SOURCE EXCERPT
┌──
A trail goes cold
FRANCISCO GOLDMAN is an exemplary novelist. In his three novels -- “The Long Night of White Chickens” (1992), “The Ordinary Seaman” (1997) and “The Divine Husband” (2004) -- he demonstrates a talent for description, a sharp command of style and a penchant for exploring the humanity of his characters. In his hands, war, romance and immigration come alive in unexpected ways. But his plots feel overdrawn; he is capable of hammering on a single, almost abstract theme at the expense of other important aspects of the story.
Goldman has now taken a hiatus from fiction. The detour isn’t surprising, given that he started as a journalist, traveling in the ‘80s to Guatemala, the birthplace of his mother, to report on its civil war. (Goldman was born in Boston, to a Jewish father.) His latest book, a return to his reportorial calling, is an excruciatingly detailed, sometimes frustrating exploration of the “Gerardi affair,” which shook Guatemala almost 10 years ago.
└──
Outline labeling data
┌──
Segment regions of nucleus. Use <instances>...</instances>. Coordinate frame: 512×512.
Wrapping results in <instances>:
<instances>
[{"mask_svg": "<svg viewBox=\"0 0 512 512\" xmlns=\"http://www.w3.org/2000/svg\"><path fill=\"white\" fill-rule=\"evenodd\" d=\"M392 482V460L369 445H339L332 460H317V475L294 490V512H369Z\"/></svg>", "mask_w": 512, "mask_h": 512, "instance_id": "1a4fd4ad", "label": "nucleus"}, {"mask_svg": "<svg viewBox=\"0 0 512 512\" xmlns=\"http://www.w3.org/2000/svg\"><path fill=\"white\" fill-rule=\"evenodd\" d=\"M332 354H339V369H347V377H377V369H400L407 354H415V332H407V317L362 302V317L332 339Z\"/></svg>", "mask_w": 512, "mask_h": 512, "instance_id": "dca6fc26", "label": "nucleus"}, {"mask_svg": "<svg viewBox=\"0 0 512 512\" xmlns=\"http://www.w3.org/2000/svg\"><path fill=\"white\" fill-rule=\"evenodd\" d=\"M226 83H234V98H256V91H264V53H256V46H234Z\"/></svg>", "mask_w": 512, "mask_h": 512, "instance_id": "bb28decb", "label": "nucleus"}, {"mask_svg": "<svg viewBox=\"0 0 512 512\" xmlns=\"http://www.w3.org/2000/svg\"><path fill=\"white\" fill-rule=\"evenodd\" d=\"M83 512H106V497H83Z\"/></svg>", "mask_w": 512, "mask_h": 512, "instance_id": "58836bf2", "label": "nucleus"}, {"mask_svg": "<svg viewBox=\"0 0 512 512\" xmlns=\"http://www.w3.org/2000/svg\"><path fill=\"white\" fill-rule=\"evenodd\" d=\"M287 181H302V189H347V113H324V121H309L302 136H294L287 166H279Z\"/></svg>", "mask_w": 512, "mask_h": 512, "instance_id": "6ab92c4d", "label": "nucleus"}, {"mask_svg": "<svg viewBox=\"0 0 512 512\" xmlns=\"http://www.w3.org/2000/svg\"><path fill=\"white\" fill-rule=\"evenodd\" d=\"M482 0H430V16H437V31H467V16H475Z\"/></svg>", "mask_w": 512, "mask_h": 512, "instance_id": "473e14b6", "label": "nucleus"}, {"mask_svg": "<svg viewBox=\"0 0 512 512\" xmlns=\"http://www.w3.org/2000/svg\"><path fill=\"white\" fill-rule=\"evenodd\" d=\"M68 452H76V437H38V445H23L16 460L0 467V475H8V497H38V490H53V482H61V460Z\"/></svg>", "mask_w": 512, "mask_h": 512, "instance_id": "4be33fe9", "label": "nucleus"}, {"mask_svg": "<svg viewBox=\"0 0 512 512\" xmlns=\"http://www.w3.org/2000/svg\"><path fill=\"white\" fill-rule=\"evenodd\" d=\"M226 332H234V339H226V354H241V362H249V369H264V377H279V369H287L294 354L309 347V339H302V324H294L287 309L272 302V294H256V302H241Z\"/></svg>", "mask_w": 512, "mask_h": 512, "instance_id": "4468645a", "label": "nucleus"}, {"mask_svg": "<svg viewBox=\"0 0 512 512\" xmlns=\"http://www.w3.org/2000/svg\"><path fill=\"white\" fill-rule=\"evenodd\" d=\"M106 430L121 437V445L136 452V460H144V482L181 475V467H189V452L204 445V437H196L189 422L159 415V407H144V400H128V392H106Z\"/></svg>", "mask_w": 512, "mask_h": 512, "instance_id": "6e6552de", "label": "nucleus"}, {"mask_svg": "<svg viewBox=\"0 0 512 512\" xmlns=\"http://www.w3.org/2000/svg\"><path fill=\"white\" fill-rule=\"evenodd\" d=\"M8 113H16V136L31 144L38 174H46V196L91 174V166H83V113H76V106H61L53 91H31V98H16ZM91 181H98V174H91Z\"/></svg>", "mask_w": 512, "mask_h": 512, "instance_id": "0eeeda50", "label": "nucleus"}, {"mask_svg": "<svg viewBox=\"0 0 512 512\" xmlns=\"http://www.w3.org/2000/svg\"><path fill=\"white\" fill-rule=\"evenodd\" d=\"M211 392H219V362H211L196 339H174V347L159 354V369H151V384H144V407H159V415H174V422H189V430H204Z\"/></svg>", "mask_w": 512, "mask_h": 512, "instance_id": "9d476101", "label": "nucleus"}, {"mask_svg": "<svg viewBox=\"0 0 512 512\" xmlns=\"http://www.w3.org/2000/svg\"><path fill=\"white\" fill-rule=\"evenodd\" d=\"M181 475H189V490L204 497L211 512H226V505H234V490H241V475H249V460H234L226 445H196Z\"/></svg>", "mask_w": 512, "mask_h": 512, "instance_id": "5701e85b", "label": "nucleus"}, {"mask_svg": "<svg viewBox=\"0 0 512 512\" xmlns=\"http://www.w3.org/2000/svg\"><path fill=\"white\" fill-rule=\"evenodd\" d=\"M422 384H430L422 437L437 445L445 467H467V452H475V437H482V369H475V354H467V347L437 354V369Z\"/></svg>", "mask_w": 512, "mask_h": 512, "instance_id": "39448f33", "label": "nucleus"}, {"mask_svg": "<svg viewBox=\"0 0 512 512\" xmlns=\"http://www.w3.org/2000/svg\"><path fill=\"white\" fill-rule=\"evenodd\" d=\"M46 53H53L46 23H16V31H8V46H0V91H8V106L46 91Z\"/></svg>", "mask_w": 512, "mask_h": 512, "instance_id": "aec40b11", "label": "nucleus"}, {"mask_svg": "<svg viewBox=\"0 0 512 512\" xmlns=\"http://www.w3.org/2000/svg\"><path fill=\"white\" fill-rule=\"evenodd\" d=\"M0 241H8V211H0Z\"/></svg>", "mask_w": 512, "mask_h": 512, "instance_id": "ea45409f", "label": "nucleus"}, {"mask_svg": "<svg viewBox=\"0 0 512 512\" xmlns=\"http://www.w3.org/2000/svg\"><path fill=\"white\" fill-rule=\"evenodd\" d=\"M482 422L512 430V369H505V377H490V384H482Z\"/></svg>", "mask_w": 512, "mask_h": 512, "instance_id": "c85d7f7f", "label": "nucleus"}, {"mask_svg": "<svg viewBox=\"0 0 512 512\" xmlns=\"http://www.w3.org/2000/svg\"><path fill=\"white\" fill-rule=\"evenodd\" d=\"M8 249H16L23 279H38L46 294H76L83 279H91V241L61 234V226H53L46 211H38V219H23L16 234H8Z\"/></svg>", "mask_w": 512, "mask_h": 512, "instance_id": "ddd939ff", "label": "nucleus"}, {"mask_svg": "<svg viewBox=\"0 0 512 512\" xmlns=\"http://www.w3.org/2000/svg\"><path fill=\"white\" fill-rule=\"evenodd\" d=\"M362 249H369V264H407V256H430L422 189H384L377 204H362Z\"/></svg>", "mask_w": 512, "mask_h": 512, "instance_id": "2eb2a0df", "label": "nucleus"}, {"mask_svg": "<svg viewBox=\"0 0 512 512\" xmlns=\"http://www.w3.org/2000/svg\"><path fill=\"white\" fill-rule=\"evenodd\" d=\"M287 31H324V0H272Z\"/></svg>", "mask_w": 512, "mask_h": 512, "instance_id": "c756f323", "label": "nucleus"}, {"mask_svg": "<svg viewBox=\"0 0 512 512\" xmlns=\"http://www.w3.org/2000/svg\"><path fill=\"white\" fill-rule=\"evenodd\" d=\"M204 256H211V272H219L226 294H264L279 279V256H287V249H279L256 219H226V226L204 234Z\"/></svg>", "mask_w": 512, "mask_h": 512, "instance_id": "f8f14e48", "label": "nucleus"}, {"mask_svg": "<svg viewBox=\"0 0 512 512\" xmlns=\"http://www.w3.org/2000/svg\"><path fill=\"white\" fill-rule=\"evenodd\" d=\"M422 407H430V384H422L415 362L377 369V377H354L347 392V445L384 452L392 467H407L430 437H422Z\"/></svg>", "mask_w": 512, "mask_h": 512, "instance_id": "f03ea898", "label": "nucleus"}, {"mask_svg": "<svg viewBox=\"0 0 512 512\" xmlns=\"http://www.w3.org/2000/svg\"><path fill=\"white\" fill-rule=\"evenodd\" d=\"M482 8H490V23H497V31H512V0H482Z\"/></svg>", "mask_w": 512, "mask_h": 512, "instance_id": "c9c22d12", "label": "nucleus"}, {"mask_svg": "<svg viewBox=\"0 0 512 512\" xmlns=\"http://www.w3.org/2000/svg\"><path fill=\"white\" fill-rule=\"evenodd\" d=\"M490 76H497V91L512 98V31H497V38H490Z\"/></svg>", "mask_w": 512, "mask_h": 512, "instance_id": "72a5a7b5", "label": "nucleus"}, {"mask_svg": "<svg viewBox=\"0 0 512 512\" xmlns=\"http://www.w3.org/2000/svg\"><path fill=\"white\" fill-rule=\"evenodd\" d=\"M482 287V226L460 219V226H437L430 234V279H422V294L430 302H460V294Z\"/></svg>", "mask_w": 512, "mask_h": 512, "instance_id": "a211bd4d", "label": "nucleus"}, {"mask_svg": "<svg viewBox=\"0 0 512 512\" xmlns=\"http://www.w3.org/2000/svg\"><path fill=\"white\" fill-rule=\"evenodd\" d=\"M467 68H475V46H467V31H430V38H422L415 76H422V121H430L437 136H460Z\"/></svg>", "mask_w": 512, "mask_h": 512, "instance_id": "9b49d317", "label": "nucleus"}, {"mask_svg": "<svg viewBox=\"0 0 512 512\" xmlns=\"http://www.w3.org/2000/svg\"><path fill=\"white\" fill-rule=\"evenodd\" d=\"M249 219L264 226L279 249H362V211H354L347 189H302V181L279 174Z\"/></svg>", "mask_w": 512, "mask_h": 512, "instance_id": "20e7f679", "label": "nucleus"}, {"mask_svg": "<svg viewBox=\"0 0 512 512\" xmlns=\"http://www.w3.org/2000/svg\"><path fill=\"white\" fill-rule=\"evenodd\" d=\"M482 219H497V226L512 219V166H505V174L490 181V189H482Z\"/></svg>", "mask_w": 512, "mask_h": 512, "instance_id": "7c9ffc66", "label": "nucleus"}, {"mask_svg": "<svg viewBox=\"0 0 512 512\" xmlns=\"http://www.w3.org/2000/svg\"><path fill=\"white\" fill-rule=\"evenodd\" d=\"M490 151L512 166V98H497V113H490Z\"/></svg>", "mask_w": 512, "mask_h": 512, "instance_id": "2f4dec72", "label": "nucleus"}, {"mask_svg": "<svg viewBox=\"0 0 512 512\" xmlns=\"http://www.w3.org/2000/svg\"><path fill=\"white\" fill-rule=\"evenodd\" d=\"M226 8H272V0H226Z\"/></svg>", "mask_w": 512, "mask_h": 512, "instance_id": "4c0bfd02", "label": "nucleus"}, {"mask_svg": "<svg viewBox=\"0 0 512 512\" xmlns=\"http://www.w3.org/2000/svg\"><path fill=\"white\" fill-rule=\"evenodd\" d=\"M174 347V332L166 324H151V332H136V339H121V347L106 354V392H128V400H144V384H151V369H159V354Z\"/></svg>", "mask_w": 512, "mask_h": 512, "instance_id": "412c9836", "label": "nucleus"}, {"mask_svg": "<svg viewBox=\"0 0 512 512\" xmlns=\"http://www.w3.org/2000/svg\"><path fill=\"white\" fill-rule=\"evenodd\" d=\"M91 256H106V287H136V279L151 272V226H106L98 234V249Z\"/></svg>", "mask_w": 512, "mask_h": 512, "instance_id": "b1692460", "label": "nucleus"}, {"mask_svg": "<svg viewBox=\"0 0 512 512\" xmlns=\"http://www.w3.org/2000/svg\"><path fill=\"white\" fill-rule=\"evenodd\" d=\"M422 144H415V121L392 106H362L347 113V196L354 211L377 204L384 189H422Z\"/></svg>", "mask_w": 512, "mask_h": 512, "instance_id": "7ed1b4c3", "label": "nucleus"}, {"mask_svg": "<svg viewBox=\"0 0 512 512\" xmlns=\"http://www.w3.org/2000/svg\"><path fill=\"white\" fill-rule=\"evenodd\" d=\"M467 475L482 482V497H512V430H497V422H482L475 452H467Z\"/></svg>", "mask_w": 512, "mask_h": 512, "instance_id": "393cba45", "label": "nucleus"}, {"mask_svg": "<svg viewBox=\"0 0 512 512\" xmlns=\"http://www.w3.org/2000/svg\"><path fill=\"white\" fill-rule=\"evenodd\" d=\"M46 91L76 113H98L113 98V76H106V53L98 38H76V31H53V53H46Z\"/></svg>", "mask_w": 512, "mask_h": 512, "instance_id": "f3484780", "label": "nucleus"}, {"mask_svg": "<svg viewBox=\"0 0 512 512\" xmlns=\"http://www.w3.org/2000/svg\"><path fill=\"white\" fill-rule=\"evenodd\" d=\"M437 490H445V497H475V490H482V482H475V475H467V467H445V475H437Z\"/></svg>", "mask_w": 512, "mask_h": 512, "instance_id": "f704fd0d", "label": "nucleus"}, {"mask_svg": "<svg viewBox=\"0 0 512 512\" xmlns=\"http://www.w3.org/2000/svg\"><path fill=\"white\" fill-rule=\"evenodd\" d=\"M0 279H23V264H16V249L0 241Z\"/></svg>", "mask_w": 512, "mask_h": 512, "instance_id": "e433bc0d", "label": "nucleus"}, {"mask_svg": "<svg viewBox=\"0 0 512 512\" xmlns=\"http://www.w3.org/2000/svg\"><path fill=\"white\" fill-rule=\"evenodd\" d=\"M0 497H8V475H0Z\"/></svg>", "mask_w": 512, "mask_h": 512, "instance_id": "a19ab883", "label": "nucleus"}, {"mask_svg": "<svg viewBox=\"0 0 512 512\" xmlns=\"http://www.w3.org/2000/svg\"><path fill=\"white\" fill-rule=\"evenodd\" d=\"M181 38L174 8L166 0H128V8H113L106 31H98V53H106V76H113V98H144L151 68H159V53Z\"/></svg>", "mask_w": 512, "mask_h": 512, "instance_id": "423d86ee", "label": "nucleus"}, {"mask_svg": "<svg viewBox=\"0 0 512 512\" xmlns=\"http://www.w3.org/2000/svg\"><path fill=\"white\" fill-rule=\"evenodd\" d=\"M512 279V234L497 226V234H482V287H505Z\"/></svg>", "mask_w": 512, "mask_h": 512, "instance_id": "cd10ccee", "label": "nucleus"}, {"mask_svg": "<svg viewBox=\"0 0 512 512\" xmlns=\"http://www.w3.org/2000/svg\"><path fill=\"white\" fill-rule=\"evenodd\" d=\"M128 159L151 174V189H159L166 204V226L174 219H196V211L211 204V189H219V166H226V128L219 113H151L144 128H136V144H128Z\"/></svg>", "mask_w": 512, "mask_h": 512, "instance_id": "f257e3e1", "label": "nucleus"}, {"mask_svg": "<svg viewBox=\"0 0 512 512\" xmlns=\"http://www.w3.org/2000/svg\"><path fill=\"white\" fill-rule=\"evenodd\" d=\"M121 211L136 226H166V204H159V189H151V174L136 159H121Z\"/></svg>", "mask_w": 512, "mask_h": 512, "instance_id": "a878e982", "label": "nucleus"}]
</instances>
└──
DIRECTIVES
**a.** According to the review of Francisco Goldman's books, in what city was Goldman born?
**b.** Please translate this sentence from the Goldman review into Spanish: "Goldman has now taken a hiatus from fiction."
**c.** Extend the review of Francisco Goldman's books from the point where it stops.

THE REPLIES
**a.** Boston

**b.** Goldman se ha tomado ahora un descanso de la ficción.

**c.**
Bishop Juan Gerardi Conedera was vicar-general of Guatemala City and founding director of the archdiocese’s Office of Human Rights. A couple of days before his murder on an April night in 1998, a 1,400-page report, titled “Guatemala: Never Again,” was issued by the Recovery of Historical Memory Project, a commission over which he presided. The report was the result of a thorough investigation of the violence that marked the previous three decades of civil war, in which an estimated 200,000 civilians were killed. Though Gerardi and his team had been limited by the government in the interviews they conducted with witnesses, victims and others involved in the bloodshed, the report identified a quarter of the war’s civilian deaths and estimated the number of refugees. Nonetheless, the authors’ intent was not to denounce but to seek reconciliation: The war had formally ended in 1996; it was time for Guatemala to move forward.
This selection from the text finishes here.